▶ **GIVEN REQUEST 1**
Render this sentence from the regiment history in Spanish: "The 186th Ohio Infantry Regiment, sometimes 186th Ohio Volunteer Infantry (or 186th OVI) was an infantry regiment in the Union Army during the American Civil War."

━━ SELECTED EXCERPT ━━

- Active: February 1865 to September 25, 1865
- Country: United States
- Allegiance: Union
- Branch: Infantry

= 186th Ohio Infantry Regiment =

The 186th Ohio Infantry Regiment, sometimes 186th Ohio Volunteer Infantry (or 186th OVI) was an infantry regiment in the Union Army during the American Civil War.

==Service==
The 186th Ohio Infantry was organized at Camp Chase in Columbus, Ohio, in February 1865 and mustered in for one year service under the command of Colonel Thomas Francis Wilder.

The regiment was attached to 2nd Brigade, 2nd Separate Division, Department of the Cumberland, to May 1865. 2nd Brigade, 1st Separate Division, District of the Etowah, Department of the Cumberland, to July 1865. 2nd Brigade, 4th Division, District of East Tennessee, Department of the Cumberland, to September 1865.

━━━

▶ **GIVEN REQUEST 2**
Copy the entries word for word, starting at their first line and ending at the line that contains "21L118 36L127 60L151".

━━ EXCERPTED RECORDS ━━

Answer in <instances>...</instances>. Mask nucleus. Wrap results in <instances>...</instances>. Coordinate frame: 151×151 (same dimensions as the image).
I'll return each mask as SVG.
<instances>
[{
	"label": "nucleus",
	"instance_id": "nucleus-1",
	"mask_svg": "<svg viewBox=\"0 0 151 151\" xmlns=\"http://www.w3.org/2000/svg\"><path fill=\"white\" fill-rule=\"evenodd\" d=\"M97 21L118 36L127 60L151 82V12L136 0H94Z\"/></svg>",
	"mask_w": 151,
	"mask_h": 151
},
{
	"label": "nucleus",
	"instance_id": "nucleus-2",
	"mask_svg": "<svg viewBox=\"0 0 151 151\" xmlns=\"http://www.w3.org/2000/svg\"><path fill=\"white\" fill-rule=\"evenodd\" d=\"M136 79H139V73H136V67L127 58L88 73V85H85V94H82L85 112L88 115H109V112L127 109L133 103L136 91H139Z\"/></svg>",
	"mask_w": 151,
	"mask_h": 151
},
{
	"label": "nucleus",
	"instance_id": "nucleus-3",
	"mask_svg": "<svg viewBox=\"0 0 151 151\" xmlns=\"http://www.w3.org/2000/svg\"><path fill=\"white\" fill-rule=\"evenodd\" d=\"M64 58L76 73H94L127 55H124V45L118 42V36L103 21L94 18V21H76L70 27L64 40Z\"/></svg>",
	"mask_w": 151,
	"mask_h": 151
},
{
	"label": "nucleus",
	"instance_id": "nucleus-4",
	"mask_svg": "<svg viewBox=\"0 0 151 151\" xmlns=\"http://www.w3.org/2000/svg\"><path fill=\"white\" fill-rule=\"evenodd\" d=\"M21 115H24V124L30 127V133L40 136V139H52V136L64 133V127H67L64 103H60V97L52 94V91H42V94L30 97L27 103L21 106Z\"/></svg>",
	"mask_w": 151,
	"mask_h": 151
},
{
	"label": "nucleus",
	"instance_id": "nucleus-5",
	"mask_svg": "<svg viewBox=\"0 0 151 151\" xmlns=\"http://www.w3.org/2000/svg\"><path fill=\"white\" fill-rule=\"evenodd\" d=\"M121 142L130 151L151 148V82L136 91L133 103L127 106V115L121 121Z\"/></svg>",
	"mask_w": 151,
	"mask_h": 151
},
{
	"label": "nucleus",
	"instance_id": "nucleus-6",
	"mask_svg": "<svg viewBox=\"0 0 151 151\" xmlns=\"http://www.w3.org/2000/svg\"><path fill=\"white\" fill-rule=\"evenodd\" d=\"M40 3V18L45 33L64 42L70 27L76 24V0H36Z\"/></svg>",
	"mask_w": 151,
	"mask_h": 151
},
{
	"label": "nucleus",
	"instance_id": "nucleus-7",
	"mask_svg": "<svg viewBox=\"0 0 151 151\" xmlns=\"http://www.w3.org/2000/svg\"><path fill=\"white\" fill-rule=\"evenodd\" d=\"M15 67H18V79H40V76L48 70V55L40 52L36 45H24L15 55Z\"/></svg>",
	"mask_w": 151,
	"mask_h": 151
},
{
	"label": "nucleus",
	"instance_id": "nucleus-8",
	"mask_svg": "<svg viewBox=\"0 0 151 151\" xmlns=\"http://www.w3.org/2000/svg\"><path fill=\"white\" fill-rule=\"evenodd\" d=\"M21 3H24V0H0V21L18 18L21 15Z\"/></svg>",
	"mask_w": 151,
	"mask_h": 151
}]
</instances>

━━━

▶ **WRITTEN RESPONSE 1**
El 186.º Regimiento de Infantería de Ohio, a veces llamado 186.º de Infantería Voluntaria de Ohio (o 186th OVI), fue un regimiento de infantería del Ejército de la Unión durante la Guerra Civil estadounidense.

▶ **WRITTEN RESPONSE 2**
Answer in <instances>...</instances>. Mask nucleus. Wrap results in <instances>...</instances>. Coordinate frame: 151×151 (same dimensions as the image).
I'll return each mask as SVG.
<instances>
[{
	"label": "nucleus",
	"instance_id": "nucleus-1",
	"mask_svg": "<svg viewBox=\"0 0 151 151\" xmlns=\"http://www.w3.org/2000/svg\"><path fill=\"white\" fill-rule=\"evenodd\" d=\"M97 21L118 36L127 60L151 82V12L136 0H94Z\"/></svg>",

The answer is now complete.